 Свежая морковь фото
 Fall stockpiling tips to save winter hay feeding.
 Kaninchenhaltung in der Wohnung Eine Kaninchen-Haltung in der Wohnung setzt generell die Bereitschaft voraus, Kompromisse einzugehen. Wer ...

---

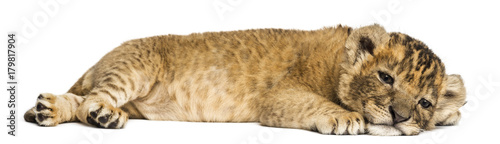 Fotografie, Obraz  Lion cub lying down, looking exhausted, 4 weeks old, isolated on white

## Task instructions
Restate word for word the entries above, starting at the line with "Fall stockpiling tips" and ending at the line with "Kaninchenhaltung in der", inclusive, and no others.

## Response to this exercise
 Fall stockpiling tips to save winter hay feeding.
 Kaninchenhaltung in der Wohnung Eine Kaninchen-Haltung in der Wohnung setzt generell die Bereitschaft voraus, Kompromisse einzugehen. Wer ...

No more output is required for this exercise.